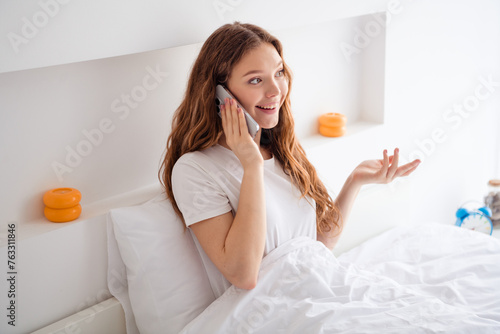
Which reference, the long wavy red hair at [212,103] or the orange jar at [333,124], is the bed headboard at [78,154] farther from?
the orange jar at [333,124]

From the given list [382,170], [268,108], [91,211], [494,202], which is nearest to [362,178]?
[382,170]

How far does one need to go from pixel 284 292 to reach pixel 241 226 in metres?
0.23

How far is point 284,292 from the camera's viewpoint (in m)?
1.50

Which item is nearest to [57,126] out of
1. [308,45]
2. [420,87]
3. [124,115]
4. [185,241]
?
[124,115]

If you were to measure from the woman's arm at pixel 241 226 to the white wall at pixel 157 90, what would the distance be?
1.08 feet

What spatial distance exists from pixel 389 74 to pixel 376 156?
37 centimetres

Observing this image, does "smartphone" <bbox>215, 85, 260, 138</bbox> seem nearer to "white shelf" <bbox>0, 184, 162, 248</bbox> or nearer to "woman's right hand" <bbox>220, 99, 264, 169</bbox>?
"woman's right hand" <bbox>220, 99, 264, 169</bbox>

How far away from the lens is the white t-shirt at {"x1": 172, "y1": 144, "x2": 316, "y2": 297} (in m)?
1.50

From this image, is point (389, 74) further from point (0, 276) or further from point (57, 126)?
point (0, 276)

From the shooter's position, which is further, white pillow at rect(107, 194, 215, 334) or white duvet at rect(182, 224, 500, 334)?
white pillow at rect(107, 194, 215, 334)

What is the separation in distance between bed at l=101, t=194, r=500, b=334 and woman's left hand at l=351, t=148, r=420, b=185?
0.30 m

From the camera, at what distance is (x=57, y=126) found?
156 cm

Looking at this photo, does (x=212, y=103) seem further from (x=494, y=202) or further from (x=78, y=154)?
(x=494, y=202)

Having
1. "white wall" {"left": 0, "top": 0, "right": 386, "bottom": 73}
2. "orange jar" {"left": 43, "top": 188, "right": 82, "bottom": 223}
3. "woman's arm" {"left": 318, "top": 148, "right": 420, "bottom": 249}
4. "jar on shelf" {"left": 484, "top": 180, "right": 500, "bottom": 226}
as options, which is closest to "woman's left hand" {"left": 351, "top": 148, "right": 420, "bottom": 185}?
"woman's arm" {"left": 318, "top": 148, "right": 420, "bottom": 249}
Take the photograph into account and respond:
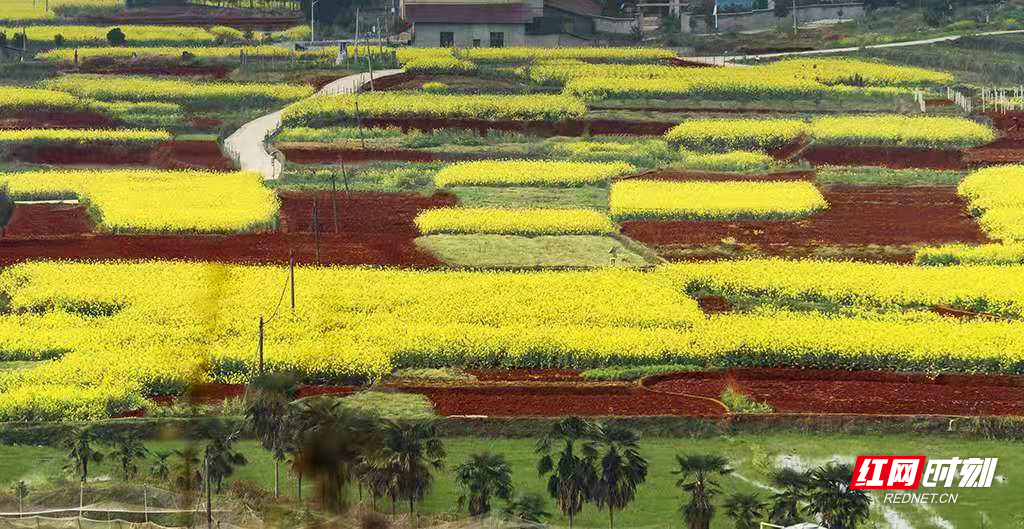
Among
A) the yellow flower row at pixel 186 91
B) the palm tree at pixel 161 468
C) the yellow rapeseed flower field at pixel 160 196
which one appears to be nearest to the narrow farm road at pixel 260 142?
the yellow flower row at pixel 186 91

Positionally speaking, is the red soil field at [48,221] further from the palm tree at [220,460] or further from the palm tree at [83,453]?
the palm tree at [220,460]

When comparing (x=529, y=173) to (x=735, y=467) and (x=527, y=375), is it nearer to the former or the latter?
(x=527, y=375)

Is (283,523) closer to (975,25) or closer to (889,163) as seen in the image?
(889,163)

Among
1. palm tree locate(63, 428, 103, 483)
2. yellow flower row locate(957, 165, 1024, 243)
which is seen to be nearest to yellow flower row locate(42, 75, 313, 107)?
yellow flower row locate(957, 165, 1024, 243)

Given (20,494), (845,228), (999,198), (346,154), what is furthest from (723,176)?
(20,494)

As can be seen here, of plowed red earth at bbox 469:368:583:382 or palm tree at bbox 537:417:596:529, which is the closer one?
palm tree at bbox 537:417:596:529

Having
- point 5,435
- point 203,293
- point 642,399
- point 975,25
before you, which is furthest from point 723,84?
point 5,435

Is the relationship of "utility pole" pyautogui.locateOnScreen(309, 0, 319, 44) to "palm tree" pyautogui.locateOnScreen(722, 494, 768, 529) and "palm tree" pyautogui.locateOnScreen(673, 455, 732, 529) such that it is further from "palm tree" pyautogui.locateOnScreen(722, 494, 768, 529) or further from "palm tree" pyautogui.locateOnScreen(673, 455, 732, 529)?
"palm tree" pyautogui.locateOnScreen(722, 494, 768, 529)

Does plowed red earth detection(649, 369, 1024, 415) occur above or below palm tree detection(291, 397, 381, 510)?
below
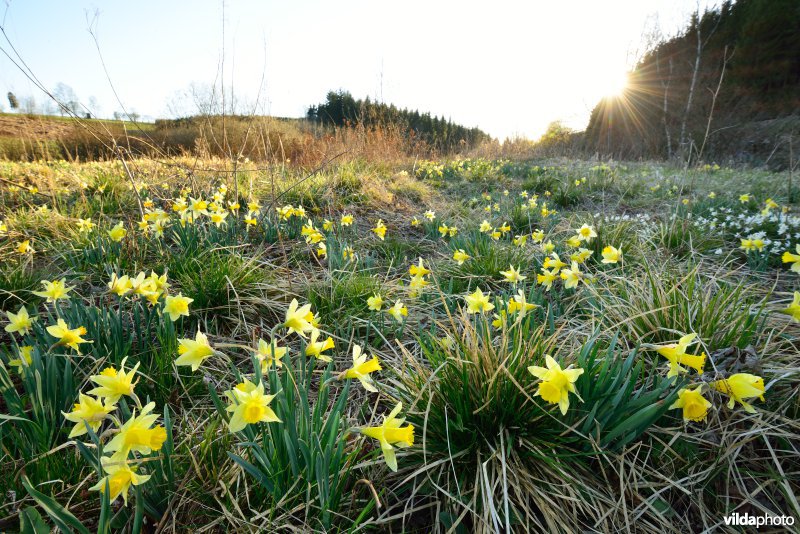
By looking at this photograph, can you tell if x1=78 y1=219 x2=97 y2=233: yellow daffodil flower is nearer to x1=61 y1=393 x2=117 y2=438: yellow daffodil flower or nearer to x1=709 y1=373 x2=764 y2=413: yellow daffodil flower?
x1=61 y1=393 x2=117 y2=438: yellow daffodil flower

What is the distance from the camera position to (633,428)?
105cm

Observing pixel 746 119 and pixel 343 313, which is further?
pixel 746 119

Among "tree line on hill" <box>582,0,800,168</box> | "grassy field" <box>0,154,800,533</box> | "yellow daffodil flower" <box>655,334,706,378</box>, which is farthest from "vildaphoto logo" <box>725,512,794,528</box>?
"tree line on hill" <box>582,0,800,168</box>

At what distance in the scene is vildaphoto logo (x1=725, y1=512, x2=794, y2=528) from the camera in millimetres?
::::::::::
INSTRUCTIONS TO FOLLOW: Repeat every record above exactly, but leave out any pictures.

ANSWER FOR THE TASK:
Which reference, the long wavy red hair at [212,103] or the orange jar at [333,124], is the bed headboard at [78,154] farther from?
the orange jar at [333,124]

From the given list [382,170], [268,108], [91,211], [494,202], which is nearest to [362,178]?
[382,170]

How far does one need to go from pixel 284 292 to reach pixel 241 226 in metres?
0.23

How far is point 284,292 from the camera's viewpoint (in m)?
1.50

Which item is nearest to [57,126] out of
1. [308,45]
2. [420,87]
3. [124,115]
4. [185,241]
?
[124,115]

If you were to measure from the woman's arm at pixel 241 226 to the white wall at pixel 157 90, what would the distance be?
1.08 feet

What spatial distance exists from pixel 389 74 to pixel 376 156?
37 centimetres

Observing this image, does "smartphone" <bbox>215, 85, 260, 138</bbox> seem nearer to "white shelf" <bbox>0, 184, 162, 248</bbox> or nearer to "woman's right hand" <bbox>220, 99, 264, 169</bbox>?
"woman's right hand" <bbox>220, 99, 264, 169</bbox>

How far away from the lens is the white t-shirt at {"x1": 172, "y1": 144, "x2": 316, "y2": 297} (in m)?
1.50

From this image, is point (389, 74) further from point (0, 276) or further from point (57, 126)?
point (0, 276)

From the shooter's position, which is further, white pillow at rect(107, 194, 215, 334) or white duvet at rect(182, 224, 500, 334)?
white pillow at rect(107, 194, 215, 334)

What is the separation in distance between bed at l=101, t=194, r=500, b=334 and woman's left hand at l=351, t=148, r=420, b=185?
0.30 m

From the camera, at what distance is (x=57, y=126) found?
156 cm

Looking at this photo, does (x=212, y=103) seem further from (x=494, y=202) or further from (x=78, y=154)?
(x=494, y=202)

Having
1. "white wall" {"left": 0, "top": 0, "right": 386, "bottom": 73}
2. "orange jar" {"left": 43, "top": 188, "right": 82, "bottom": 223}
3. "woman's arm" {"left": 318, "top": 148, "right": 420, "bottom": 249}
4. "jar on shelf" {"left": 484, "top": 180, "right": 500, "bottom": 226}
as options, which is closest to "woman's left hand" {"left": 351, "top": 148, "right": 420, "bottom": 185}?
"woman's arm" {"left": 318, "top": 148, "right": 420, "bottom": 249}
Take the photograph into account and respond:
Among
A) the yellow flower row at pixel 186 91
B) the palm tree at pixel 161 468
C) the yellow rapeseed flower field at pixel 160 196
which one appears to be nearest to the narrow farm road at pixel 260 142?
the yellow flower row at pixel 186 91

Positionally speaking, is the red soil field at [48,221] further from the palm tree at [220,460] or further from the palm tree at [83,453]?
the palm tree at [220,460]

When comparing (x=529, y=173) to (x=735, y=467) and (x=527, y=375), is it nearer to the former or the latter?
(x=527, y=375)

Is (283,523) closer to (975,25) or closer to (889,163) as seen in the image?
(889,163)

Among
1. palm tree locate(63, 428, 103, 483)
2. yellow flower row locate(957, 165, 1024, 243)
which is seen to be nearest to yellow flower row locate(42, 75, 313, 107)?
yellow flower row locate(957, 165, 1024, 243)

Given (20,494), (845,228), (999,198), (346,154), what is furthest from (723,176)?
(20,494)

As can be seen here, of plowed red earth at bbox 469:368:583:382 or palm tree at bbox 537:417:596:529, which is the closer one?
palm tree at bbox 537:417:596:529

Having
- point 5,435
- point 203,293
- point 642,399
- point 975,25
before you, which is furthest from point 723,84?
point 5,435

Is the relationship of "utility pole" pyautogui.locateOnScreen(309, 0, 319, 44) to "palm tree" pyautogui.locateOnScreen(722, 494, 768, 529) and "palm tree" pyautogui.locateOnScreen(673, 455, 732, 529) such that it is further from "palm tree" pyautogui.locateOnScreen(722, 494, 768, 529) or further from "palm tree" pyautogui.locateOnScreen(673, 455, 732, 529)?
"palm tree" pyautogui.locateOnScreen(722, 494, 768, 529)

Does plowed red earth detection(649, 369, 1024, 415) occur above or below palm tree detection(291, 397, 381, 510)?
below
By looking at this photograph, can you tell if x1=78 y1=219 x2=97 y2=233: yellow daffodil flower is nearer to x1=61 y1=393 x2=117 y2=438: yellow daffodil flower or nearer to x1=709 y1=373 x2=764 y2=413: yellow daffodil flower?
x1=61 y1=393 x2=117 y2=438: yellow daffodil flower

What is the distance from the camera position to (633,428)?
105cm

Observing pixel 746 119 and pixel 343 313, which is further?
pixel 746 119

Among "tree line on hill" <box>582,0,800,168</box> | "grassy field" <box>0,154,800,533</box> | "yellow daffodil flower" <box>655,334,706,378</box>, which is farthest from "vildaphoto logo" <box>725,512,794,528</box>?
"tree line on hill" <box>582,0,800,168</box>

At what distance in the scene is vildaphoto logo (x1=725, y1=512, x2=794, y2=528) from the camera in millimetres?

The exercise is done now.